Task requirements | Give the entries again exactly; drop the pictures.

Data listing |
=====
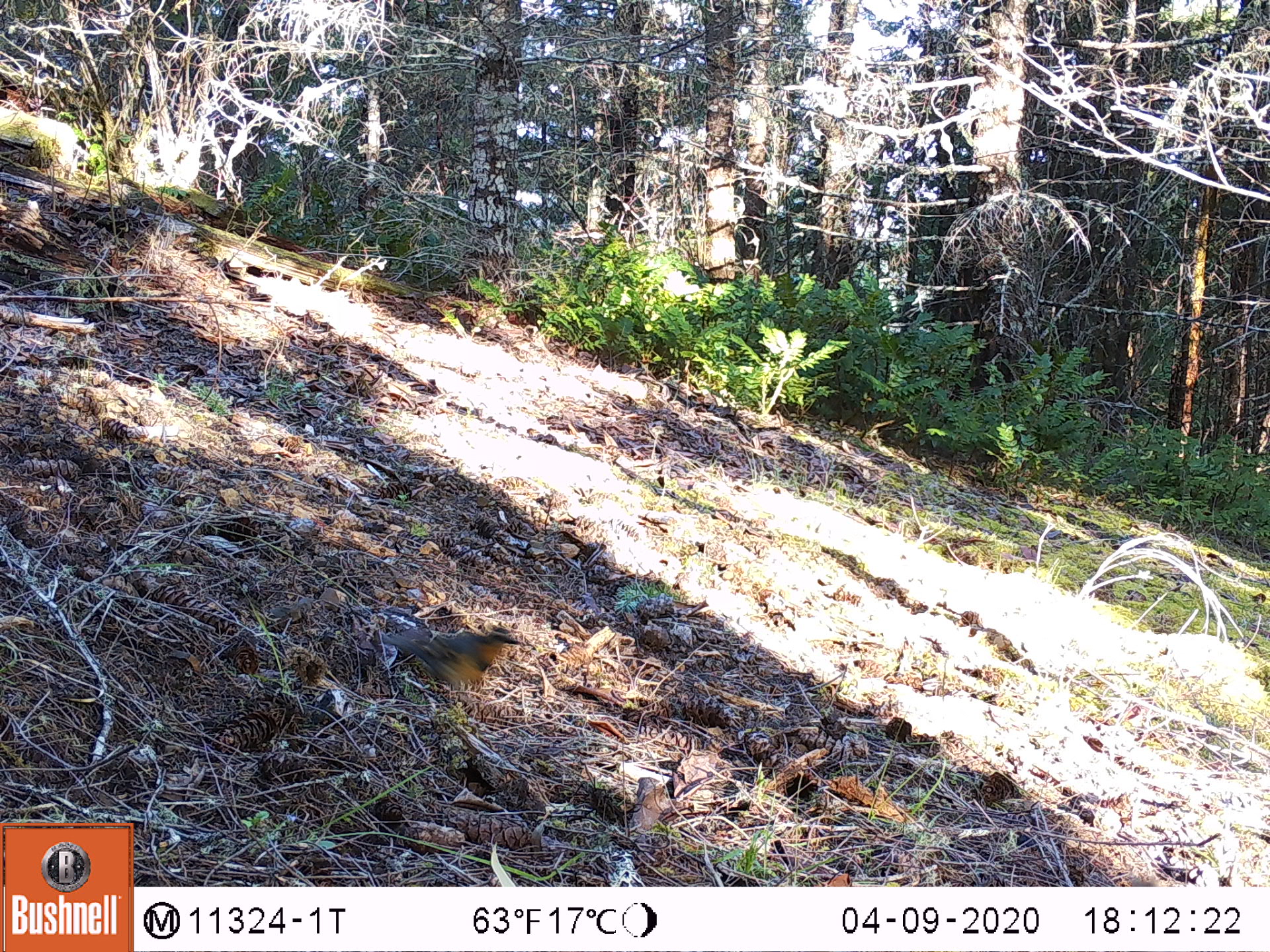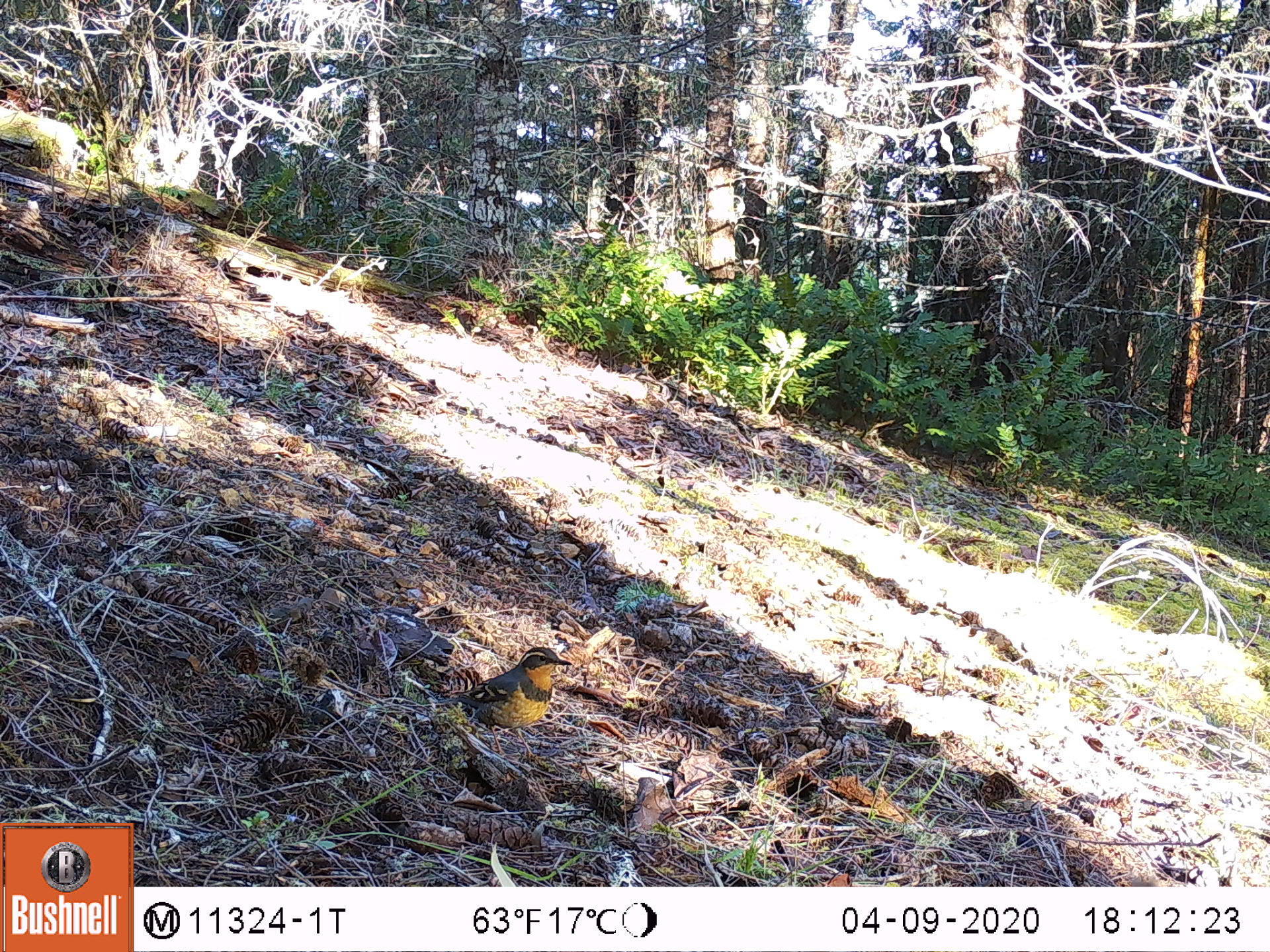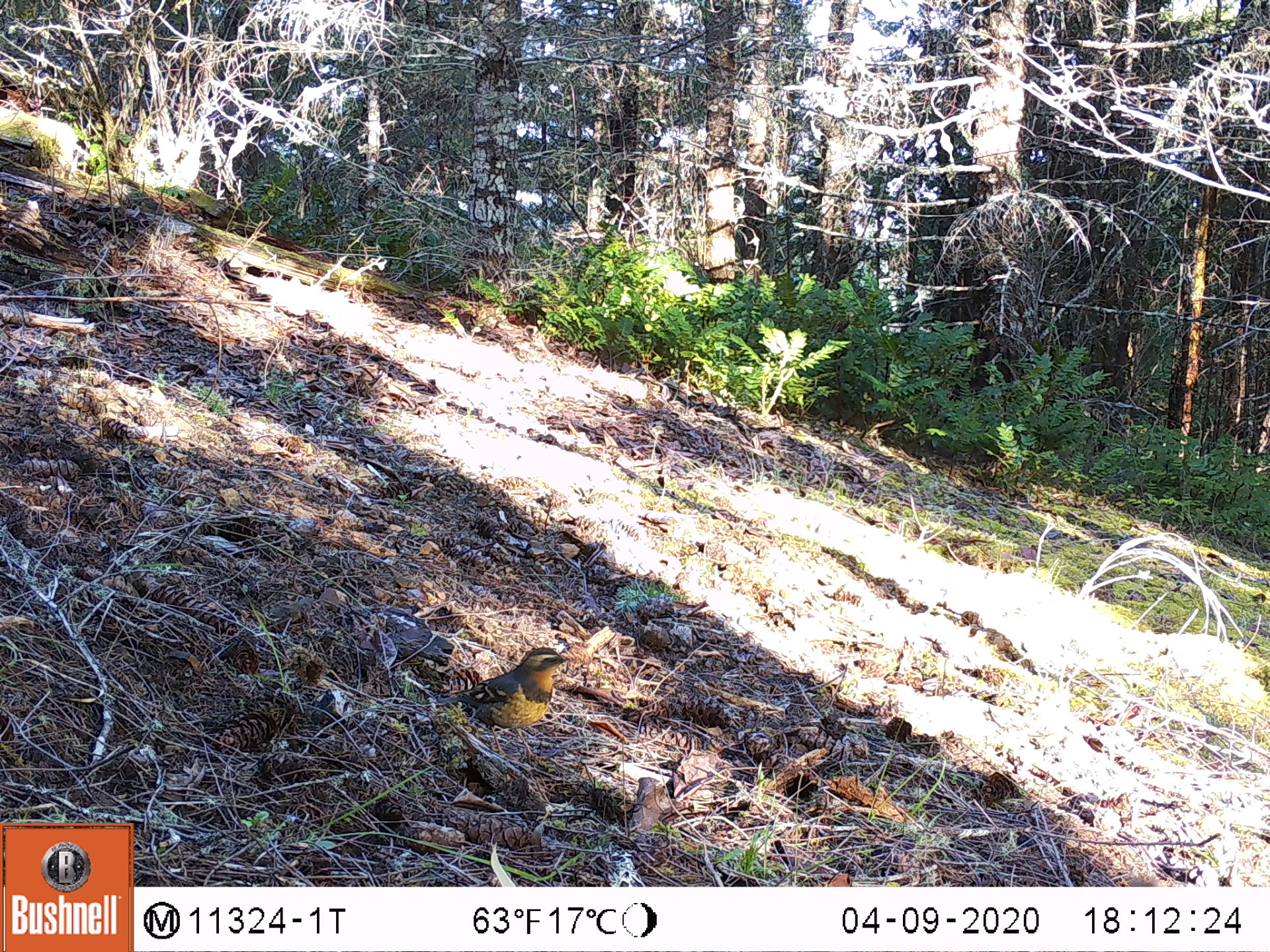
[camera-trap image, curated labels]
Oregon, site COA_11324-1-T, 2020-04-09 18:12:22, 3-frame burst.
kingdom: Animalia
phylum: Chordata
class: Aves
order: Passeriformes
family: Turdidae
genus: Ixoreus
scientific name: Ixoreus naevius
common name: varied thrush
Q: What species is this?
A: Varied thrush (Ixoreus naevius).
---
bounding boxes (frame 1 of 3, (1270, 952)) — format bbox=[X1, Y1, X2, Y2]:
varied thrush: bbox=[380, 622, 522, 704]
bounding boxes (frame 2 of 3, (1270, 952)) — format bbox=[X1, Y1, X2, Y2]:
varied thrush: bbox=[440, 648, 573, 756]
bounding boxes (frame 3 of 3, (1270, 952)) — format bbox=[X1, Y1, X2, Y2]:
varied thrush: bbox=[446, 643, 574, 757]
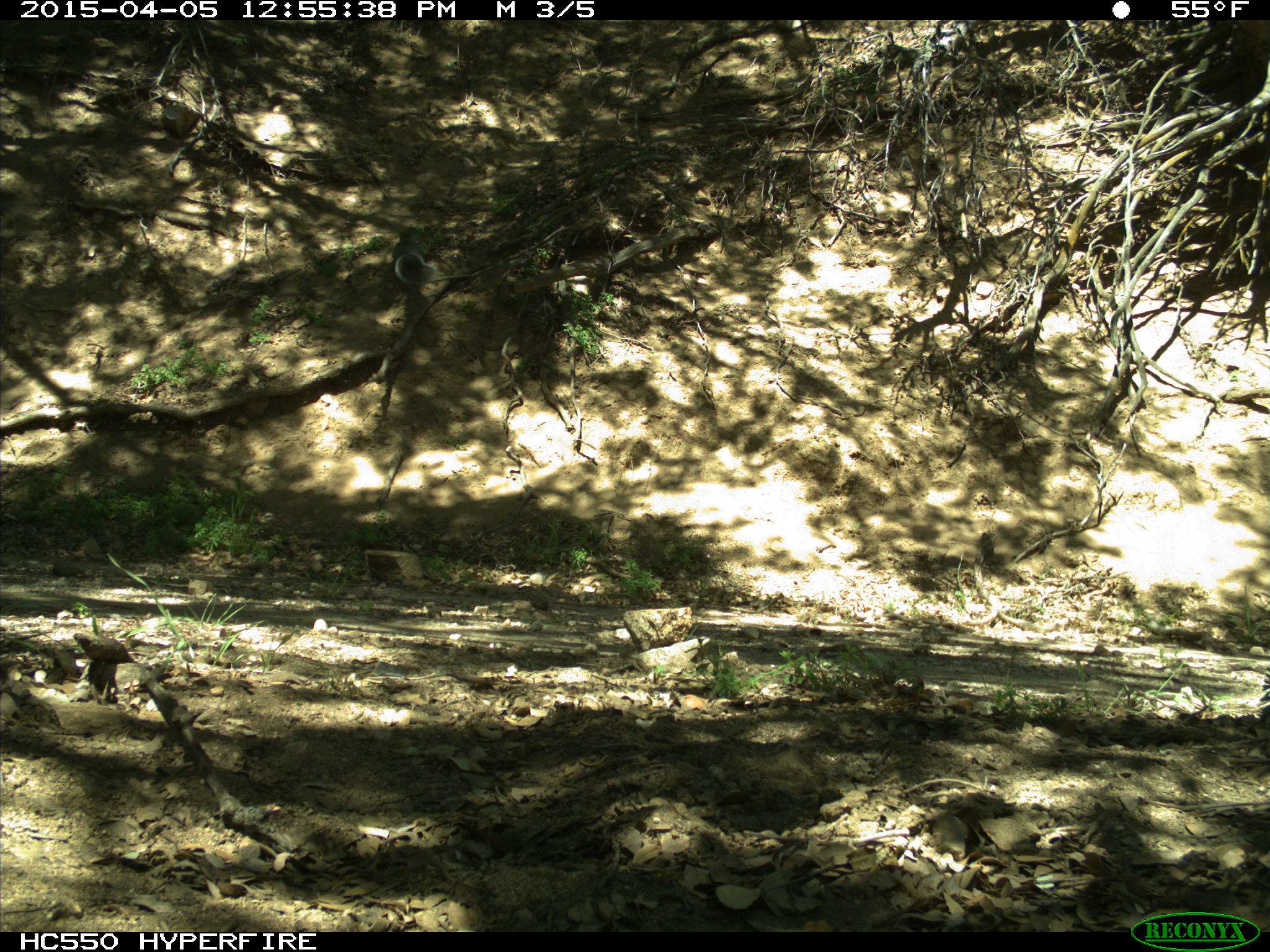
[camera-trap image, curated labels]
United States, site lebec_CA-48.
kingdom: Animalia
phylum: Chordata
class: Mammalia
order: Rodentia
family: Sciuridae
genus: Sciurus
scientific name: Sciurus carolinensis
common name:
=====
Written answer |
[camera-trap image, curated labels]
Oregon, site COA_11324-1-T, 2020-04-09 18:12:22, 3-frame burst.
kingdom: Animalia
phylum: Chordata
class: Aves
order: Passeriformes
family: Turdidae
genus: Ixoreus
scientific name: Ixoreus naevius
common name: varied thrush
Q: What species is this?
A: Varied thrush (Ixoreus naevius).
---
bounding boxes (frame 1 of 3, (1270, 952)) — format bbox=[X1, Y1, X2, Y2]:
varied thrush: bbox=[380, 622, 522, 704]
bounding boxes (frame 2 of 3, (1270, 952)) — format bbox=[X1, Y1, X2, Y2]:
varied thrush: bbox=[440, 648, 573, 756]
bounding boxes (frame 3 of 3, (1270, 952)) — format bbox=[X1, Y1, X2, Y2]:
varied thrush: bbox=[446, 643, 574, 757]
[camera-trap image, curated labels]
United States, site lebec_CA-48.
kingdom: Animalia
phylum: Chordata
class: Mammalia
order: Rodentia
family: Sciuridae
genus: Sciurus
scientific name: Sciurus carolinensis
common name:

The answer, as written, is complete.